Intervenção de Alma Rivera na Assembleia de República

Sobre a disseminação não consensual de conteúdos íntimos na internet

Ver vídeo

''

Por diversos fatores, os casos de disseminação não consensual de conteúdos íntimos têm vindo a aumentar e, apesar destes casos assumirem diversos contornos, o que se tem verificado é que este crime visa atingir maioritariamente mulheres, muito por conta de conceitos e preconceitos retrógrados, assim como se verifica que na maioria das vezes estas imagens ou conteúdos vários são primeiramente divulgadas para humilhar um ou uma ex-parceira, mas também podem ser usadas para ameaçar, assediar e controlar a parceira atual (ou antiga), sendo que estes comportamentos de ameaça já constituem por si mesmo, uma forma de violência sobre o outro, trazendo por si só impactos negativos.

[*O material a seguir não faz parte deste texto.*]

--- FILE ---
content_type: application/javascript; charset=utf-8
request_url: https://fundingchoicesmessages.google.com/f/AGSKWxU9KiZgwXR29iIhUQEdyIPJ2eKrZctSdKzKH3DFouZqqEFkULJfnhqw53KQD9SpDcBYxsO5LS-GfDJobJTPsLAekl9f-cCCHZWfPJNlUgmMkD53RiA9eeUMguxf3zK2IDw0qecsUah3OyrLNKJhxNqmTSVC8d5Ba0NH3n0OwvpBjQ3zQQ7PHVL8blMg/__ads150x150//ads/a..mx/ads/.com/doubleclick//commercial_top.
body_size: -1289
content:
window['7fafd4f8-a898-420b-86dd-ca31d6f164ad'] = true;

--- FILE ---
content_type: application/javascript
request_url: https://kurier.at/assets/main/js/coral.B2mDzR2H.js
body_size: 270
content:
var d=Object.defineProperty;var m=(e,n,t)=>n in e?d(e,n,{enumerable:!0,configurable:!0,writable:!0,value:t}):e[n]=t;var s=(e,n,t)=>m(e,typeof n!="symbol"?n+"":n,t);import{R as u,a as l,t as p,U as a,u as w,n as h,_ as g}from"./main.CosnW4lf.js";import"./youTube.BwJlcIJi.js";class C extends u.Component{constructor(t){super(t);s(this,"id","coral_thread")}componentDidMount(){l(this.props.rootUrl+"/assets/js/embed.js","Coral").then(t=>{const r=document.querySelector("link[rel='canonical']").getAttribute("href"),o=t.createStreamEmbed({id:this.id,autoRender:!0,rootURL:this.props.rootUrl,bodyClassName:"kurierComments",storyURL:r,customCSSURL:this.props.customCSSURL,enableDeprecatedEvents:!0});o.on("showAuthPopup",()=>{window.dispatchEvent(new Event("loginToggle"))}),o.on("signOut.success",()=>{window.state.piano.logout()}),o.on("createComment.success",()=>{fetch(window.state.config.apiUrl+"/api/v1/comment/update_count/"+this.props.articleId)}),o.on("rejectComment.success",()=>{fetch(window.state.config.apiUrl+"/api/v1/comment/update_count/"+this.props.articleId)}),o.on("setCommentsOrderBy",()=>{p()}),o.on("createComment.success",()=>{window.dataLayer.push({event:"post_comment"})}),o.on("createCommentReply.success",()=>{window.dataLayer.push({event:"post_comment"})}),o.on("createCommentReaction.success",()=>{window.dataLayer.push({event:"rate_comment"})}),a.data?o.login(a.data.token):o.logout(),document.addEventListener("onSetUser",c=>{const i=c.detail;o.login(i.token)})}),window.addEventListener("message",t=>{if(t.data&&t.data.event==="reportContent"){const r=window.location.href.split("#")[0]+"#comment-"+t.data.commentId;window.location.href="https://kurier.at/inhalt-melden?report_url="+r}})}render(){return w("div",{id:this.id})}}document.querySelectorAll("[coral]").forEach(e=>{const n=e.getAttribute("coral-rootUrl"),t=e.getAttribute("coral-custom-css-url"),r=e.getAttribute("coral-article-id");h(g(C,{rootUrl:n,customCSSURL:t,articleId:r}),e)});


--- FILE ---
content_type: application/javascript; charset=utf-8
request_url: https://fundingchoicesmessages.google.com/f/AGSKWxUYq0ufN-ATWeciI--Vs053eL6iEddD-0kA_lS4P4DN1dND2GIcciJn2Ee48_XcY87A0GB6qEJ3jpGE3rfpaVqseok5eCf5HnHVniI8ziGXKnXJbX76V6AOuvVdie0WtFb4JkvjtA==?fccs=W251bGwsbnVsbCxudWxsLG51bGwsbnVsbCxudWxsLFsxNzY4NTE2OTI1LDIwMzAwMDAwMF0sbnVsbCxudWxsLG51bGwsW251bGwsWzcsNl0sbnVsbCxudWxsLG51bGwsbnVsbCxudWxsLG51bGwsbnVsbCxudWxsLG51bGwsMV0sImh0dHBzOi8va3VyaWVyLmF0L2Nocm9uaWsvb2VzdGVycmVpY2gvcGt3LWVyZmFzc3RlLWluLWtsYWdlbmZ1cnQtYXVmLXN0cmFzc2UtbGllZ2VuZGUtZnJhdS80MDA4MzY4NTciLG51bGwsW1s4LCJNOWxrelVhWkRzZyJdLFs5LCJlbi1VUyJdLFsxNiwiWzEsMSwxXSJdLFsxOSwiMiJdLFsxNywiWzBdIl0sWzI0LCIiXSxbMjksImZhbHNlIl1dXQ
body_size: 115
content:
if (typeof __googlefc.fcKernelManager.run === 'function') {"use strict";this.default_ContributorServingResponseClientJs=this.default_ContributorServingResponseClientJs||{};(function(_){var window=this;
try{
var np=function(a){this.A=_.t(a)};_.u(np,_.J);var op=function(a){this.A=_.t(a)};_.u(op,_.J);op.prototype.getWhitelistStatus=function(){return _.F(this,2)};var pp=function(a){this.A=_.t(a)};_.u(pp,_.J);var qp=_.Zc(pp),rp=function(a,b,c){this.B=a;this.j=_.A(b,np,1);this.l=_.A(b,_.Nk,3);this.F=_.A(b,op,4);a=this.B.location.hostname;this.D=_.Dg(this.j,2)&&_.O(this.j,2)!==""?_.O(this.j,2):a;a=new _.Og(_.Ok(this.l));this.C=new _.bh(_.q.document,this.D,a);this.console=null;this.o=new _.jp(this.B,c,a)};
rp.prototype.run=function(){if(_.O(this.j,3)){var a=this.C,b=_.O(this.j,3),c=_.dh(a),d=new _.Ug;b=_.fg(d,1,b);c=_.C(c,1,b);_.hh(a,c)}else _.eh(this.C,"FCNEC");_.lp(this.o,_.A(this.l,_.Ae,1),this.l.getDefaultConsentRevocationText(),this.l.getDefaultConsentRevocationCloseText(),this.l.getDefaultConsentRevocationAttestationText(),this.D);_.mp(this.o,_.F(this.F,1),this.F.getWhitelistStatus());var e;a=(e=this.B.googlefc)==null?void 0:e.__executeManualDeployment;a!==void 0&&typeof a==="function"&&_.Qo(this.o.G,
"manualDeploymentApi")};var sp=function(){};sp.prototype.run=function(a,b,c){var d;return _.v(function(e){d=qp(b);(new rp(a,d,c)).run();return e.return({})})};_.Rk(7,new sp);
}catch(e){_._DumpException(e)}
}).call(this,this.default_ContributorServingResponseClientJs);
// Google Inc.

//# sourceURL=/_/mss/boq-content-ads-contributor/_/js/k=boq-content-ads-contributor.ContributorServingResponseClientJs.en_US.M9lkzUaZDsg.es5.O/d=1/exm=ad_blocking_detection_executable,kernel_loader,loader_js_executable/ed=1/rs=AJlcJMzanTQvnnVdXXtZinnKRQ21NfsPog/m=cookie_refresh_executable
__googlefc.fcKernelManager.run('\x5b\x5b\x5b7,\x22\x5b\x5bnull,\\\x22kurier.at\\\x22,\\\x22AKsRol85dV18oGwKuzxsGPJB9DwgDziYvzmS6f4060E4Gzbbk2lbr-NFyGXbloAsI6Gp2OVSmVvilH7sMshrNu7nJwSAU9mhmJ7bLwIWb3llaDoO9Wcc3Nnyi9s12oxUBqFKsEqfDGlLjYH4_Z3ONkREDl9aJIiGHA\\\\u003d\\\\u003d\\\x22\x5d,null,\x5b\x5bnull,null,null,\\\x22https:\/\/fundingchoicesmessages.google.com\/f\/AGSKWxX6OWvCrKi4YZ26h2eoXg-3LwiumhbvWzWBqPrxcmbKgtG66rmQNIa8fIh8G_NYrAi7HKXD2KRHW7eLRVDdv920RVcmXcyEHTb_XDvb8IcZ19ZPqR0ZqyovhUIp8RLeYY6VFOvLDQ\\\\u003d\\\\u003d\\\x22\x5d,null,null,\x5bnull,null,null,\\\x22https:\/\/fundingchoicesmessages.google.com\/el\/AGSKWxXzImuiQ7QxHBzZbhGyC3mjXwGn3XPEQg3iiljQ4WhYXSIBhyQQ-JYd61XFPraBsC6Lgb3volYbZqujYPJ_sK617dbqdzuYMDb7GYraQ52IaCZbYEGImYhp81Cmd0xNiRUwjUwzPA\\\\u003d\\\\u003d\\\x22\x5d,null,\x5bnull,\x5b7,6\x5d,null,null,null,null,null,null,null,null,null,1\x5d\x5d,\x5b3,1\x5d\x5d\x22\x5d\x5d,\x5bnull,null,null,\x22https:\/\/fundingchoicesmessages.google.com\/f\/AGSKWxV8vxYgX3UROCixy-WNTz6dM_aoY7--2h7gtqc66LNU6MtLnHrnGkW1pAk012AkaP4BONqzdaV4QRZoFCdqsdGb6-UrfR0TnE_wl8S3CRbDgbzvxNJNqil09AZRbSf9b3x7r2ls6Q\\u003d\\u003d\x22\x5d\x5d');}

Mas também se sabe que as vítimas acabam silenciadas, porque para além de toda a vergonha associada, medo e sofrimento, está ainda o temor da revitimização e culpabilização da vítima e a sua humilhação pela ação que deu origem à partilha não consentida.

Não é preciso enumerar casos infelizmente conhecidos pelas piores razões, porque levaram a desfechos de desespero.

Estão em causa a violação de direitos fundamentais, como o direito ao livre desenvolvimento da personalidade e o direito à integridade pessoal, que incluem a liberdade e autodeterminação sexual, e a reserva da vida privada.

Põem em causa também outras dimensões da vida, como o direito ao trabalho, muitas vezes de forma duradoura.

De facto há um consenso de que são necessárias melhores soluções jurídicas.

Soluções que apontem no sentido de traduzir a censura social que este crime merece no código penal, fazendo corresponder uma realidade social à lei.

Soluções que visem fazer cessar o dano o quanto antes, que responsabilizem a disseminação mas também que tutelem o direito a impedir essa disseminação a cessação da disseminação não consensual dos conteúdos íntimos é de facto condição essencial para a reparação dos danos causados.

Soluções que devem ainda ser melhoradas em matéria de especialidade, nomeadamente a questão de se autonomizar ou não o crime, esta questão é suscitada também nos pareceres que chegaram a AR e merece reflexão.

O projeto de lei do PS parece-nos uma boa base para partirmos para um trabalho de especialidade com vista a uma maior proteção da vítima.

Por outro lado, não entendemos que devam ser adotadas Soluções que apontem no sentido de tornar crime público.  A justiça tem de ser feita, mas não apesar da vontade da vítima, mas com a vítima. A autonomia da vítima é para ser respeitada. A vontade da vítima não pode ser apenas instrumental à ideia de justiça.

É preciso sim criar as condições para que cada um jamais deixe de demandar justiça por medo, vergonha ou descrença na justiça.

Mas também não somos favoráveis a soluções que involuntariamente perpetuem a responsabilização da vítima, nomeadamente com a denominação adotada para o crime de pornografia não consentida.

Tendo isto em mente, trabalharemos na especialidade, para encontrar uma alteração legislativa que vá ao encontro dos objetivos que são partilhados. Trabalhar para uma sensibilização real sobre estas questões e uma consciência diferente em matéria de sexualidade.

Mas sobretudo criar melhores condições para a realização da justiça e a proteção da vítima.